Chastel savait aussi donner à voir une ville, un paysage, et cette introduction à un article sur la peinture génoise donne l’envie irrépressible de se téléporter sur les lieux:
Gênes est à part. Ce n’est ni la splendeur immédiate de Venise ni la familiarité étourdissante de Naples, mais quelque chose d’incroyablement dense, attirant et dérobé. Reliant les ressauts du site couverts de quartiers noués sur d’anciennes forteresses médiévales, l’armature interne est très forte : elle tient toujours. La ville est verticale et toute en superpositions. De place en place, l’épaisseur cède et permet le déploiement d’aménagements urbains surprenants, créant à mi-pente le repos d’un niveau monumental qu’établit une église, une façade.

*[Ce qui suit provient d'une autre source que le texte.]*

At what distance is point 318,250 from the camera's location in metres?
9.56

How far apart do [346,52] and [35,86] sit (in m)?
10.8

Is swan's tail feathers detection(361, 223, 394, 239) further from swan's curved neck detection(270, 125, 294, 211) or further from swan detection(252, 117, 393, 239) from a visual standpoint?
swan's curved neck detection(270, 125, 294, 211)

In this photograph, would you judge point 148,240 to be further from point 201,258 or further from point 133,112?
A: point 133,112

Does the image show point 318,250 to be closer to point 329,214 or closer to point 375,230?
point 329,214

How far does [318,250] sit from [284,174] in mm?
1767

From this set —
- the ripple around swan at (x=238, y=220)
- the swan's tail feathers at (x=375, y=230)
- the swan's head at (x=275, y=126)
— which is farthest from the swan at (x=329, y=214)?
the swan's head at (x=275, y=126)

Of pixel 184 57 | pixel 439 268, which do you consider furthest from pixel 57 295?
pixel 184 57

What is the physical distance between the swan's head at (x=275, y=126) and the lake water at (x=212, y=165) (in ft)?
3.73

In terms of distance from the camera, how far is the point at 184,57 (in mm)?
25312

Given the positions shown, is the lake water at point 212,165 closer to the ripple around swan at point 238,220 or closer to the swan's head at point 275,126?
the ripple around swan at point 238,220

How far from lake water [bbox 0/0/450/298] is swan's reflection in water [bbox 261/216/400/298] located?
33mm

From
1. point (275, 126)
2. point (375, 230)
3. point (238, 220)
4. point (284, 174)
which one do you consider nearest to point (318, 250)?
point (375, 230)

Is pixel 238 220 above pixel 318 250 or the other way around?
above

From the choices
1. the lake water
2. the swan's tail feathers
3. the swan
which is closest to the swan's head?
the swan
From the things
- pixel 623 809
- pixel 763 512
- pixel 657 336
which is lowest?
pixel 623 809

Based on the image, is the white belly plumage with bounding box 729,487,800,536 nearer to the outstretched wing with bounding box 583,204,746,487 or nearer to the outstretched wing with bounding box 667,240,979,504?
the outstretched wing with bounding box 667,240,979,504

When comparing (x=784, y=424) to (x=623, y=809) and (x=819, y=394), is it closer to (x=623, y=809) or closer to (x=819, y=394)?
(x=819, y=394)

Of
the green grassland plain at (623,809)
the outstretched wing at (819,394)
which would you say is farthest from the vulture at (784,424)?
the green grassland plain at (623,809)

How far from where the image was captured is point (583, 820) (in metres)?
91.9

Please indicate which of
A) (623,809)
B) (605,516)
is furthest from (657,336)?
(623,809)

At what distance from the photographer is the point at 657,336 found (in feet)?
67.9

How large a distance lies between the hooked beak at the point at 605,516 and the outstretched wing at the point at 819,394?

L’admirable strada nuova – intacte sous le nom de via Garibaldi – est peut-être la première voie à ordonnance complète de l’histoire de l’urbanisme ; les palais déploient en vis-à-vis bien réglés leurs structures de portiques et de terrasses : c’est là l’œuvre des XVIe et XVIIe siècles, grande époque pour la ville, qui avait abandonné la tutelle française pour se ranger auprès de la maison d’Autriche. Elle se trouve amenée à jouer ainsi une partie originale et passablement méconnue dans ce qu’il est convenu d’appeler le monde « baroque ».
Pour faire connaissance avec André Chastel, on recommande le beau portrait réalisé en 1990 par Edgaro Cozarinsky.